● Work to be completed: All lines below must be repeated exactly, with the pictures omitted.

------

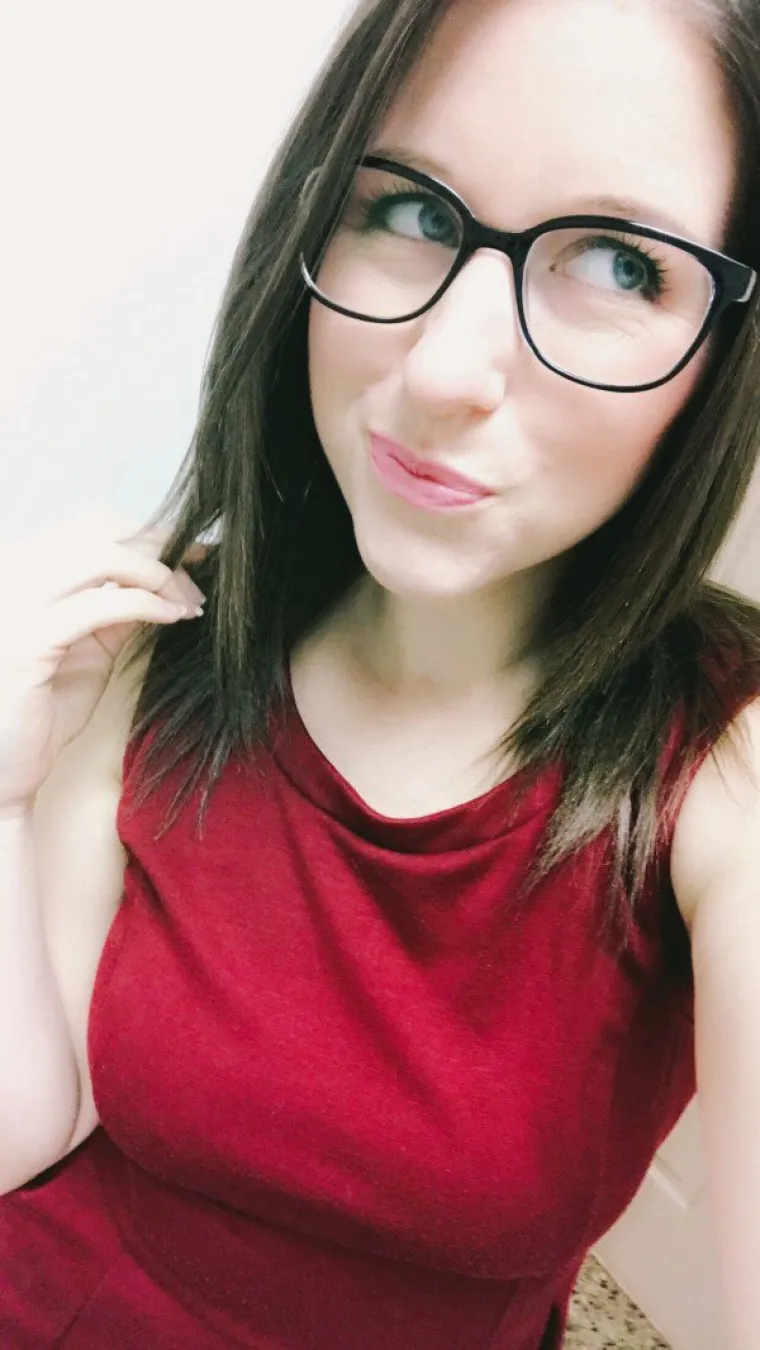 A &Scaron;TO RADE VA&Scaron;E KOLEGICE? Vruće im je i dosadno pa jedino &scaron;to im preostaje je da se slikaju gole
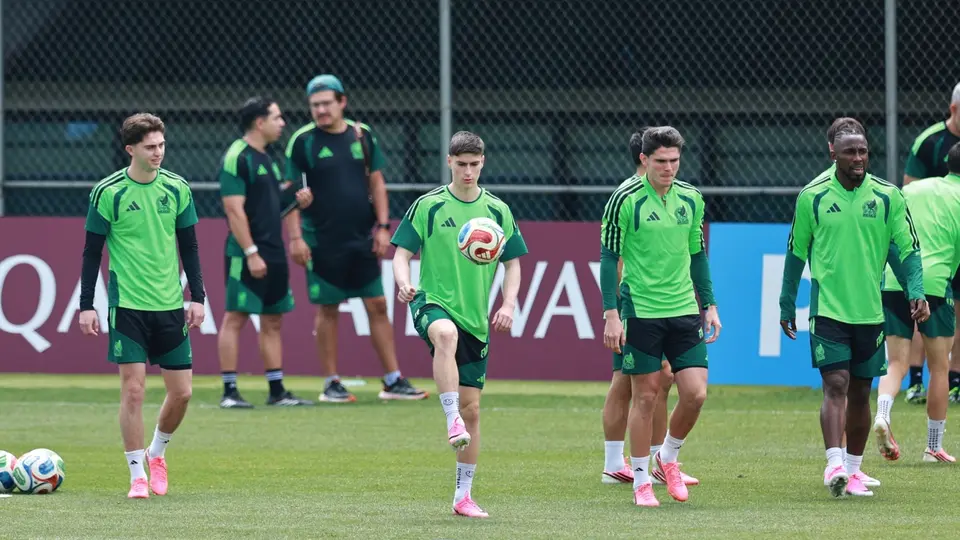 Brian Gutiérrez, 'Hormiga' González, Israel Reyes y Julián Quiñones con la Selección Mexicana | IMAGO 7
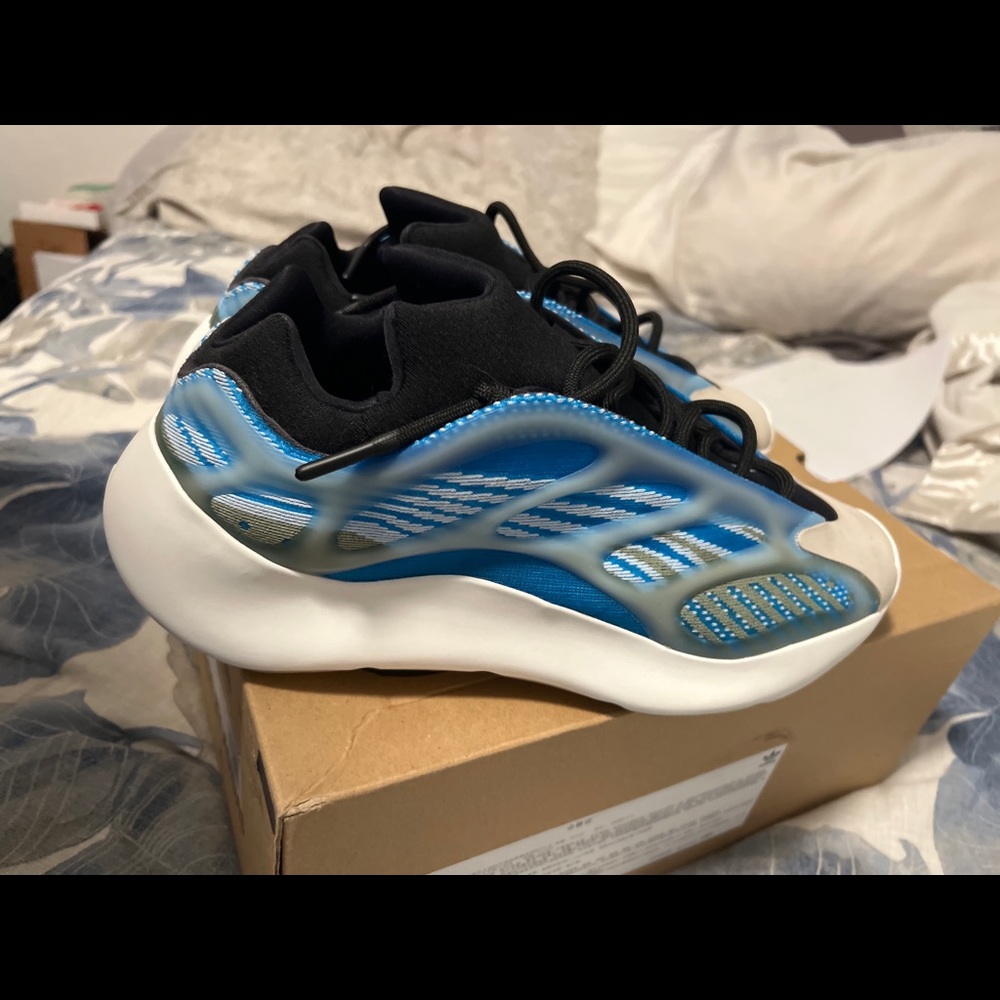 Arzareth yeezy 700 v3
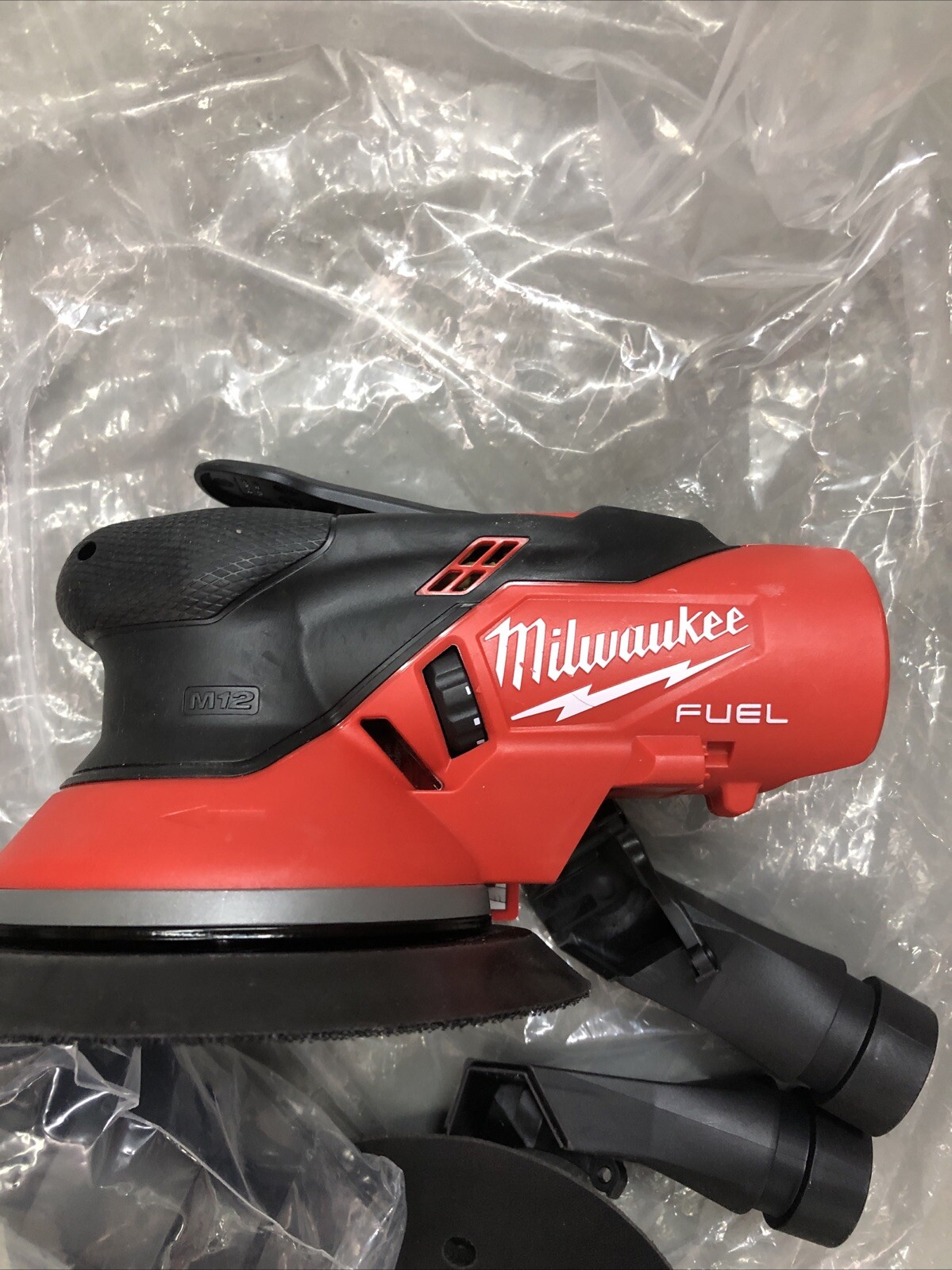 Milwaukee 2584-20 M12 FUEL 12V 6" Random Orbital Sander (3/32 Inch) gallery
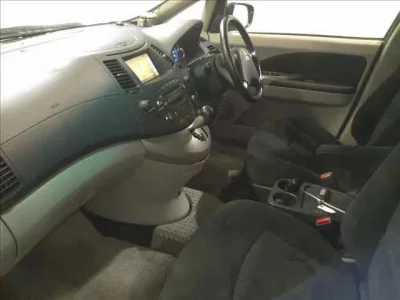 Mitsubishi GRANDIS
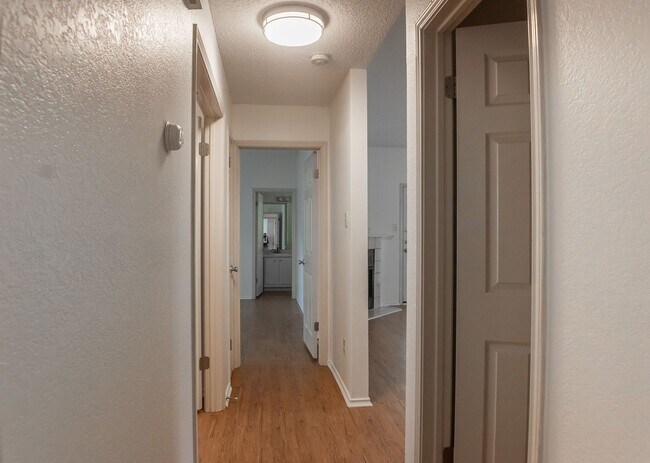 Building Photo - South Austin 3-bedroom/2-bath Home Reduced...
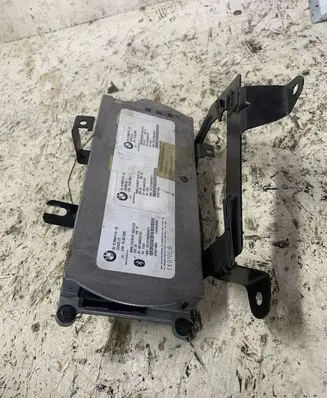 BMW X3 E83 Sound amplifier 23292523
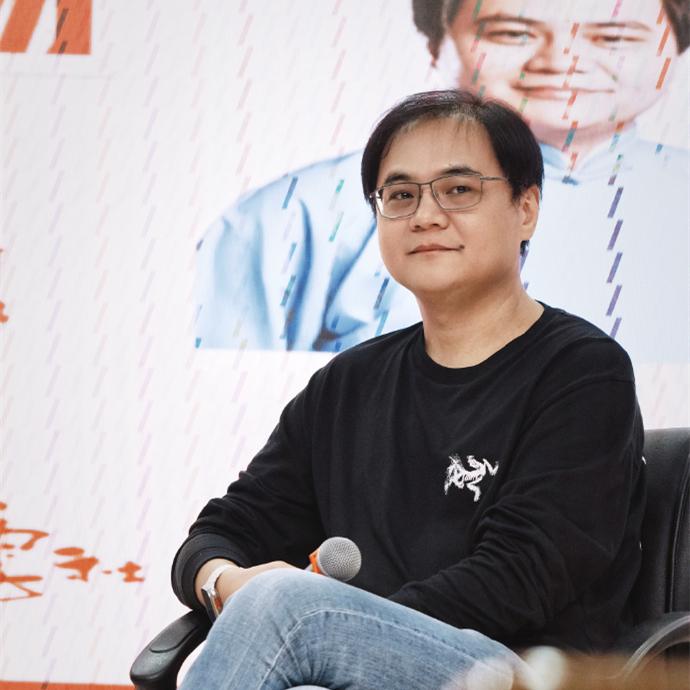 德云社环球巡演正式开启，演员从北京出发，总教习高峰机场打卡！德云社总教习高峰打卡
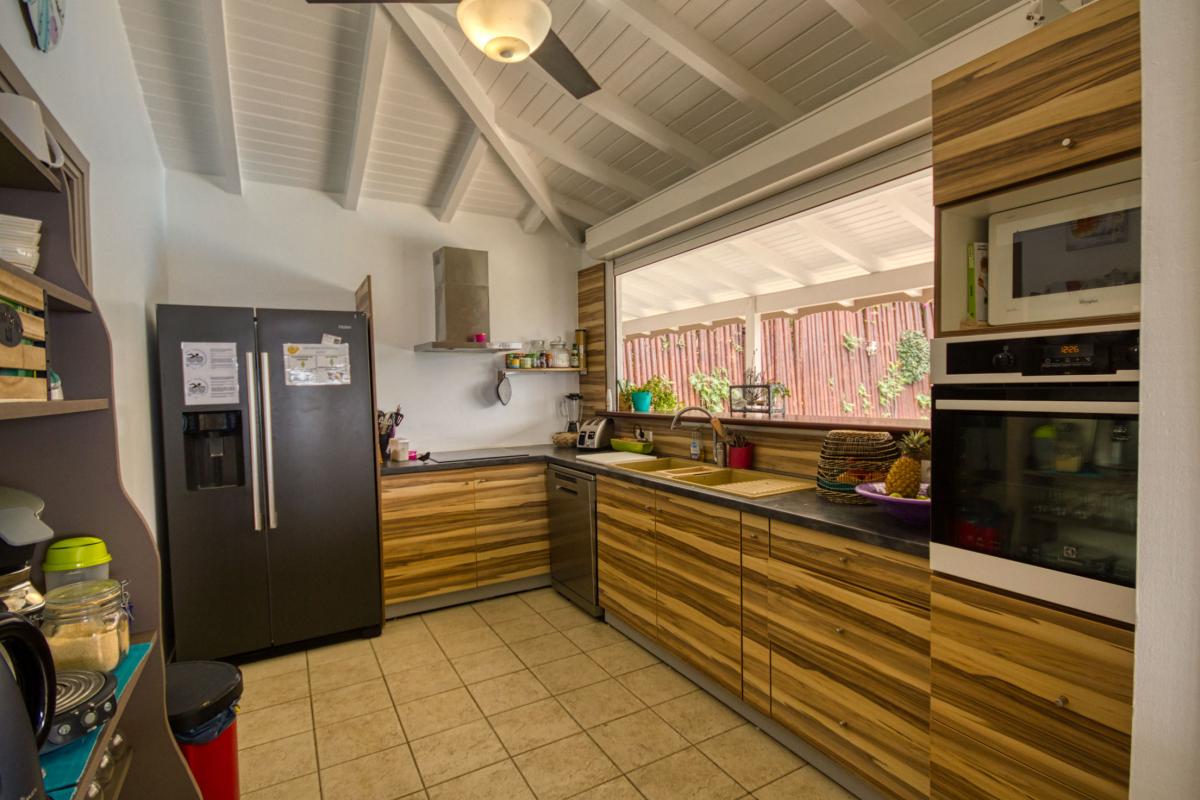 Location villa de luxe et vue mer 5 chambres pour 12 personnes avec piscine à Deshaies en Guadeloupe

------

● Answer section:
 A &Scaron;TO RADE VA&Scaron;E KOLEGICE? Vruće im je i dosadno pa jedino &scaron;to im preostaje je da se slikaju gole
 Brian Gutiérrez, 'Hormiga' González, Israel Reyes y Julián Quiñones con la Selección Mexicana | IMAGO 7
 Arzareth yeezy 700 v3
 Milwaukee 2584-20 M12 FUEL 12V 6" Random Orbital Sander (3/32 Inch) gallery
 Mitsubishi GRANDIS
 Building Photo - South Austin 3-bedroom/2-bath Home Reduced...
 BMW X3 E83 Sound amplifier 23292523
 德云社环球巡演正式开启，演员从北京出发，总教习高峰机场打卡！德云社总教习高峰打卡
 Location villa de luxe et vue mer 5 chambres pour 12 personnes avec piscine à Deshaies en Guadeloupe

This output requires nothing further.